The fabrication progressed like clockwork—circles of recycled neon glass, junkyard magnets, coils of metal and wire and plastic fused into lifeless automaton just before sunrise because two orphans complemented each other in symbiotic familiarity. Pancake torso topped with scavenged solar panels, each leg molded, stuffed, and assembled into chalk-faced crustacean. A pinched finger, a few drops of blood, another blemish on a tattered dress. Mal pictured an army of them crawling through the ventilation of ZenTech tower, situating themselves at critical infrastructure junctions, and bringing the entire corporation to its knees. The place had been assaulted before, but never with autonomous EMP drones, and she thought it was novel enough to succeed. Nadia might be able to get them moving like she imagined with access to a proper atelier, but that was for the future, and if they lived that long. They stole glances at each other as they worked, but neither noticed the other bewitched, and then it was done. A treasured moment of peace consigned to the trash heap of oblivion and reminiscence.
“I wish we could test it,” Nadia said.
“The director will kill us if you set it off in the orphanage,” Mal cautioned. It was the perfect kind of recklessness she’d come to expect; Nadia had no regard for consequence or side effects, just the desire to know the creation performed as anticipated.
“I guess we’ll just have to go in blind,” Nadia said. She picked up the completed device, spun it around, and looked in its luminous eyes.
“What do you want to use it for?” Malory asked.

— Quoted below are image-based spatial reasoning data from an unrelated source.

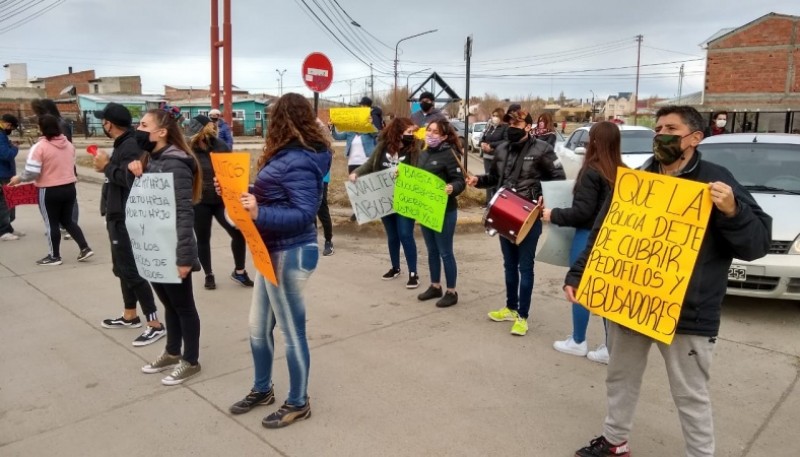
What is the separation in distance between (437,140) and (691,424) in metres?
3.63

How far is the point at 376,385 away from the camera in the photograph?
4004 mm

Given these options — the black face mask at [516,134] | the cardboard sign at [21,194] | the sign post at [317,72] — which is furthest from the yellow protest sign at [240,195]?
the cardboard sign at [21,194]

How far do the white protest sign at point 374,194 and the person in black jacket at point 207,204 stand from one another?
1.41m

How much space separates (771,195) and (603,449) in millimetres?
4084

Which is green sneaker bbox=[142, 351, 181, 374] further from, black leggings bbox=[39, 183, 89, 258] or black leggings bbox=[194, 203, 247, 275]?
black leggings bbox=[39, 183, 89, 258]

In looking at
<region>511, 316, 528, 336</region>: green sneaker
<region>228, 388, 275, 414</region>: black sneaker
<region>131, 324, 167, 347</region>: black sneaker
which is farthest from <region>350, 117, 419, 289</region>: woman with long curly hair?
<region>228, 388, 275, 414</region>: black sneaker

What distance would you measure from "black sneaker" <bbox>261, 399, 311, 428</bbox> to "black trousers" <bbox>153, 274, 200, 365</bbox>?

“A heist,” she said. “I want to hit Bagley Market.” The place was a fortress of unabashed consumerism: three tiers of stalls overflowed with synthetic meat, fish, eggs, and raw vegetables, street carts hawked savory fried food, and the brilliant colors of textiles waited for new owners. Clothes, shoes, bags, perfume, bedding, books, stationary, toys, electronic scrap, holograms, memory chips, gray-market programs, second-hand chromeware, and surplus civilian robot models all crowded the walkways with vivid signage and cameras pointed in all directions.
“That’s insane,” Mal said. There was no hesitation. “We’ll need some of the others.” More help meant more to eat, less hand-me-down rags and dumpster dives, technology that was made the same decade. A chance the orphanage hadn’t been able to give them.
“Martin and Spencer always tag along,” Nadia said. There was a lot of risk, but they never shied from adventure.
“I’ll talk to them before class,” Malory said. She stood, stretched her back until it cracked, and scraped at the dried blood on the tip of her fingernail. “Do you have a plan?”
“Sure,” she said. “Set the crab off near the stalls we want to hit to knock out cameras and optics, grab what we can, and run.” It was matter-of-fact, and left no room for error, for dreaded consequence. “Should last a minute or two.”
“Winging it, then,” Mal said. She laughed and left the room.